According to previous reports, elevation of liver enzymes are usually encountered after ligation of large ALHA. We also found the same result in our study. Elevation of serum SGOT and SGPT were seen on postoperative day 2 in the ALHA-ligated group >1.5 mm diameter. Based on the analysis we performed, we recommend that after ligating ALHA >1.5 mm in diameter, liver enzymes should be monitored postoperatively.

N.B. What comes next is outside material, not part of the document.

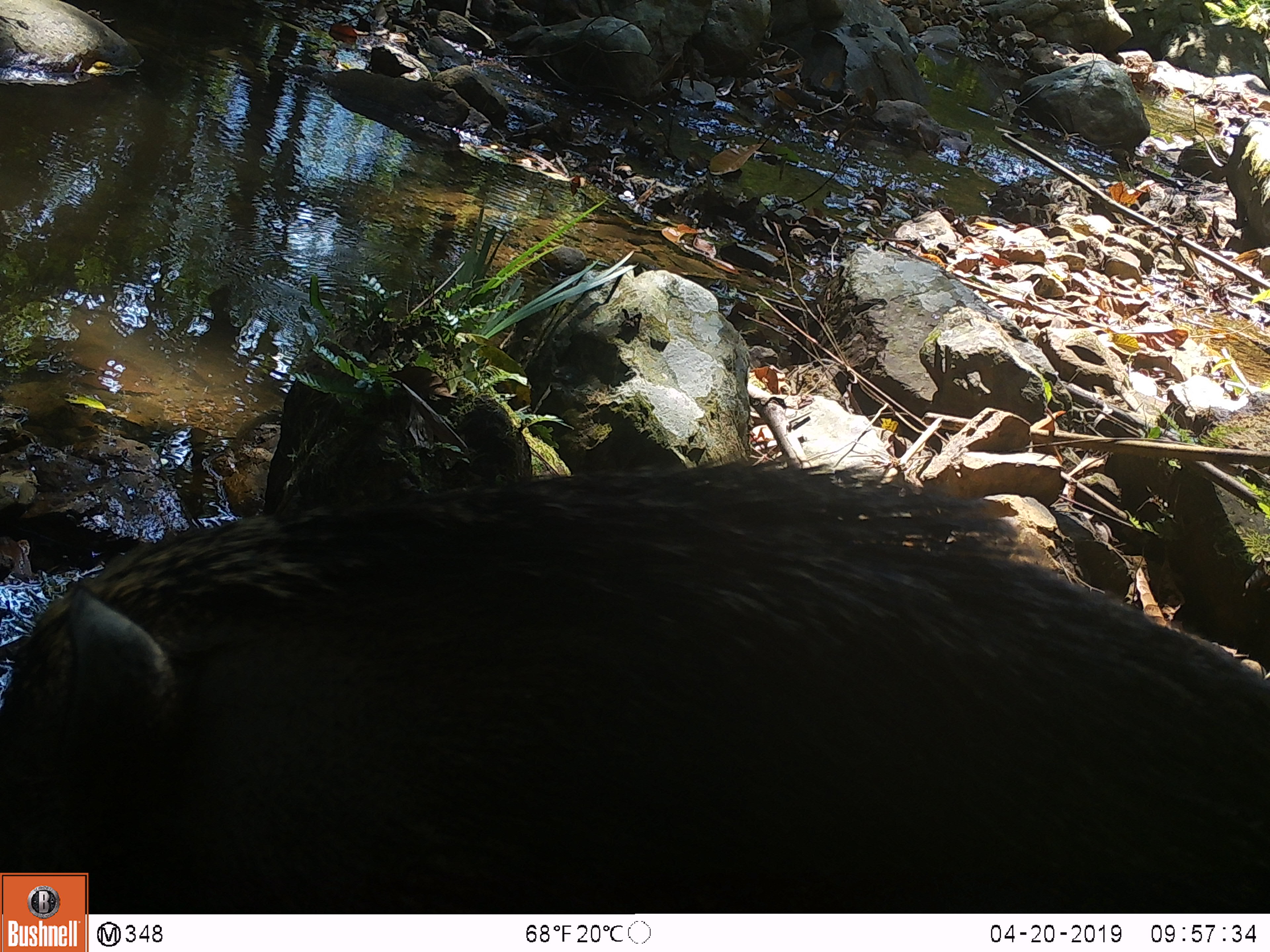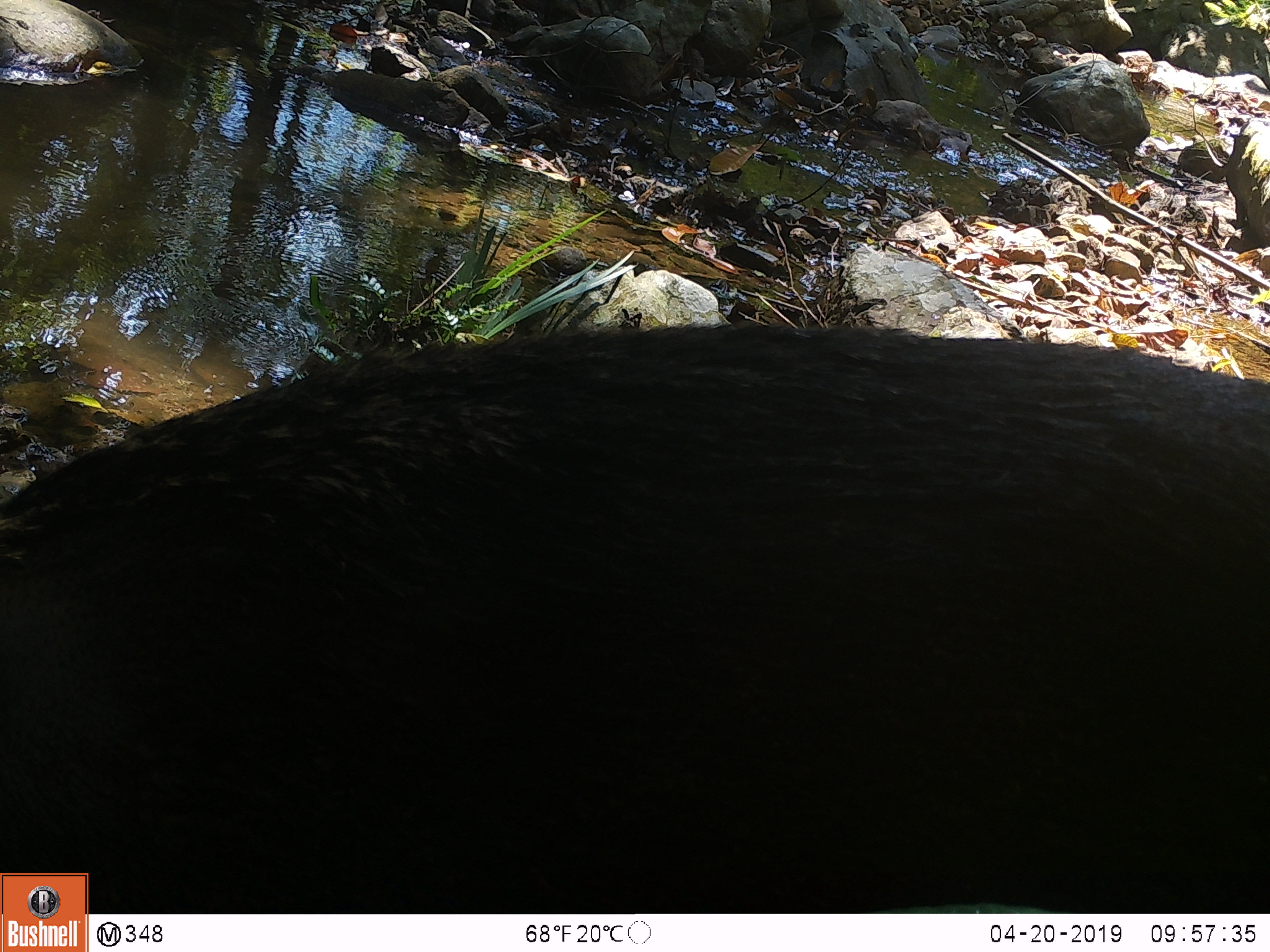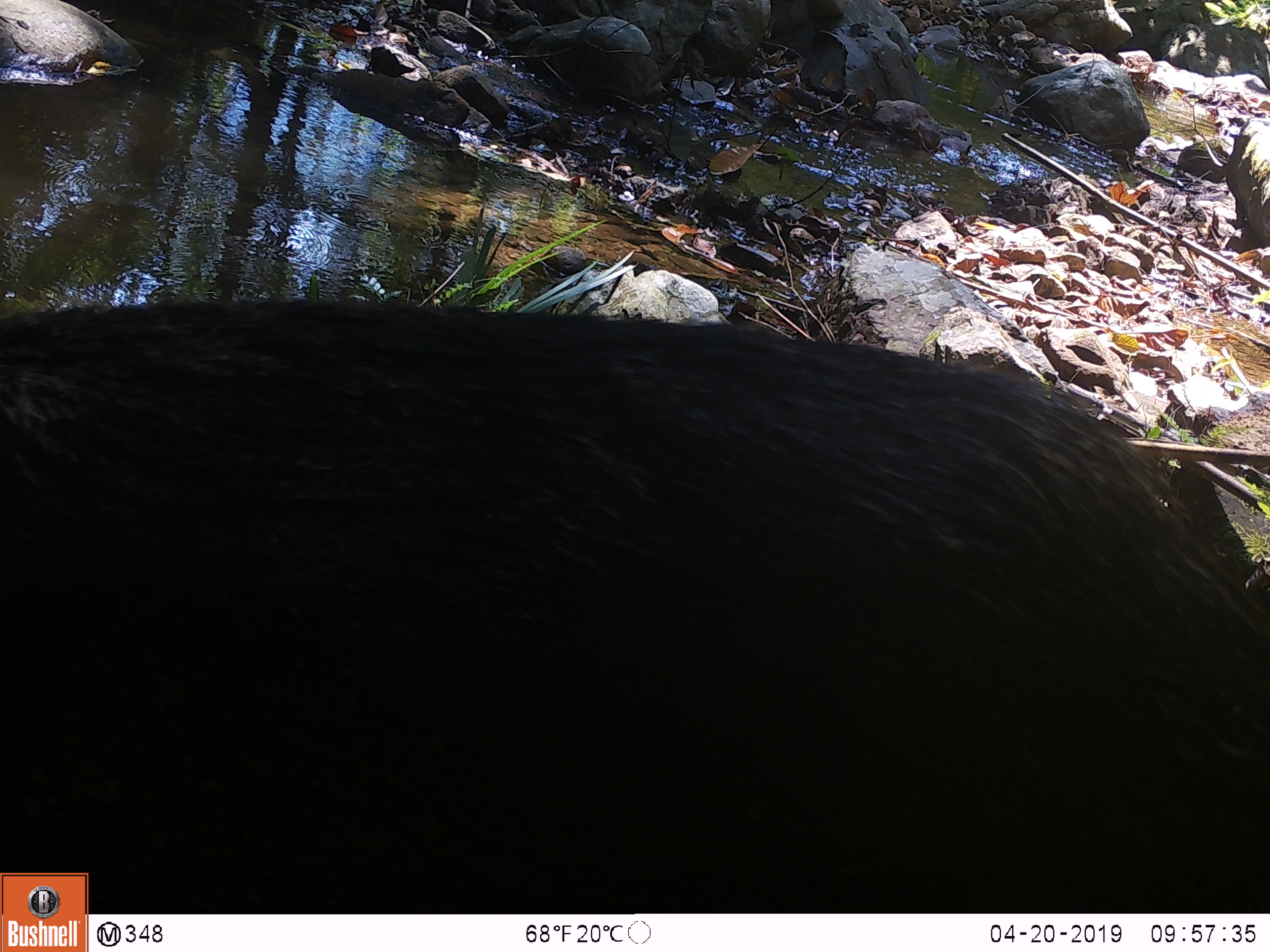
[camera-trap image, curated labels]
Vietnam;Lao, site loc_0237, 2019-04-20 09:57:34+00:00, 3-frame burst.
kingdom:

A similar study was done by Kim et al.27 in 2016 but in our study we further categorized ALHA into replaced and accessory type to determine which type of ALHA is safer to preserve or ligate. We also measured the diameter of ALHA instead of LGA as this accurately measures the amount of blood flow to the portion of the liver supplied by the ALHA. This study had several limitations. First, there were only small number of ALHA cases and secondly, it is a single center experience so the total volume of patients enrolled are smaller. Despite of these limitations, we still had sufficient number of patients in each of the four groups that we compared and it showed that ligation of ALHA appeared to be safe as none of the patients suffered adverse outcome. A transient rise in postoperative SGOT and SGPT levels were seen after ligating ALHA >1.5 mm in diameter regardless of subtype. We recommend monitoring liver enzymes postoperatively in these type of patients especially for the RLHA subtype. Our suggestion may also applicable to any upper abdominal surgeries, such as fundoplication, myotomy, hiatal hernia and bariatric surgeries. Since this is a retrospective study, a prospective study involving larger number of patients is recommended for confirmation.